Por: Columnista invitado

El injusto fútbol

Es difícil de explicar el fútbol cuando se habla desde el resultado.

México quería hacer historia y fue construyendo una victoria con orden, paciencia e inteligencia, pero el deporte tiene esas variables que permiten a los competidores aprovechar sus momentos, y fue ahí donde Holanda supo sacar la ventaja.

Esta vez el fútbol castigó a México y a su entrenador, porque es él quien maneja las voluntades del equipo: si se saca un delantero por un defensor, se le está transmitiendo al grupo que defienda, y si se saca un defensa y se mete un delantero, se le transmite que ataque.

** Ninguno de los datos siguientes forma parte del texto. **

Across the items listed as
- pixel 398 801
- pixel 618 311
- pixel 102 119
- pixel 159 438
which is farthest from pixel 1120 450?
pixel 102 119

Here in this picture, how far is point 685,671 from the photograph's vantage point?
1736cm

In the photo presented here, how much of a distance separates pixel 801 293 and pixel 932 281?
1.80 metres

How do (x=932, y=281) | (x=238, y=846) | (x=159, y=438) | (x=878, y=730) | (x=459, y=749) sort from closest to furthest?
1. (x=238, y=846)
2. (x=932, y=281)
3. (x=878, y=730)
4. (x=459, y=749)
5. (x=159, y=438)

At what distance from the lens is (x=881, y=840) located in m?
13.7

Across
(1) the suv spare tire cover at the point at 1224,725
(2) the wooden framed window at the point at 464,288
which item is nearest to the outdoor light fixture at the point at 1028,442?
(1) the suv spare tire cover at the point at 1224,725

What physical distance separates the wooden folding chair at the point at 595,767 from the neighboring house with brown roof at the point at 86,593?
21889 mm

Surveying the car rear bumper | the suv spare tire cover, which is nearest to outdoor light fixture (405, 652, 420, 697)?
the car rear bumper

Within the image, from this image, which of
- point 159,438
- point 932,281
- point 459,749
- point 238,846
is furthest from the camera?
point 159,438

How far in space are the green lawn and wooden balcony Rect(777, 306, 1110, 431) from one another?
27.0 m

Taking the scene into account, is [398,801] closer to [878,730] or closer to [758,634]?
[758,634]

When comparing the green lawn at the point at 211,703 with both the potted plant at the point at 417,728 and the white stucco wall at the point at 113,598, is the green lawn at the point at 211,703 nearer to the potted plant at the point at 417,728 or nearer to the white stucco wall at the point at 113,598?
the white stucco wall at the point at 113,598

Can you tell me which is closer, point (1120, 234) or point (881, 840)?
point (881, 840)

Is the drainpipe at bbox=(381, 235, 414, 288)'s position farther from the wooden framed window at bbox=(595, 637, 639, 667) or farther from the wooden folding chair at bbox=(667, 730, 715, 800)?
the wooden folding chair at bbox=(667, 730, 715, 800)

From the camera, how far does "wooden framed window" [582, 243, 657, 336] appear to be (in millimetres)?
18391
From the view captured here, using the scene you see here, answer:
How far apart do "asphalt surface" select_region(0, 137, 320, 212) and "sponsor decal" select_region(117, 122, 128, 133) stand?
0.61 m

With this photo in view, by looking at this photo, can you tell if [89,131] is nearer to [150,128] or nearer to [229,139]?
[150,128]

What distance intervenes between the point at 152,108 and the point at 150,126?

En el fútbol no hay verdades absolutas y nunca se debe resignar la posibilidad de atacar y de sostener la pelota cuando se está ganando. Ceder la posesión del balón hace que el rival se instale en el campo contrario y así el partido se convierte en una resistencia. Puede salir bien, como le salió a Colombia después del 2-0 frente a Uruguay, pero a México no le funcionó.

A pesar del buen partido que estaba jugando México, Holanda supo fructificar sus buenos momentos con eficacia y precisión, superando la adversidad que tenía durante el partido. Primero, empatando un encuentro que se le mostraba adverso; luego, aprovechando el golpe anímico. Eso es el fútbol, un deporte en el que cuentan los estados de ánimo.

El empate logró que Holanda tuviera un oxígeno y le dio la sensación de que podía remontar el resultado, tal como ya lo había hecho antes en este Mundial. Consiguió sobreponerse a la adversidad gracias a las capacidades e individualidades que tiene con Robben, quien en el último minuto hizo la pausa y enganchó haciendo que Márquez le cometiera la falta.

Esas individualidades desequilibran y ayudan a resolver lo que en conjunto no se puede. De esta manera, Holanda logró llevarse el partido con la gran capacidad de un solo jugador. Después, Huntelaar concretó desde el punto del penal para que los holandeses consiguieran su pase a cuartos de final.

El fútbol no conoce de justicias ni de merecimientos, el fútbol es eficacia, es concretar goles y aprovechar momentos favorables. Por eso ganó Holanda, porque tuvo la capacidad de aprovechar ese par de lapsos para quedarse con una victoria en la que no se analiza la justicia.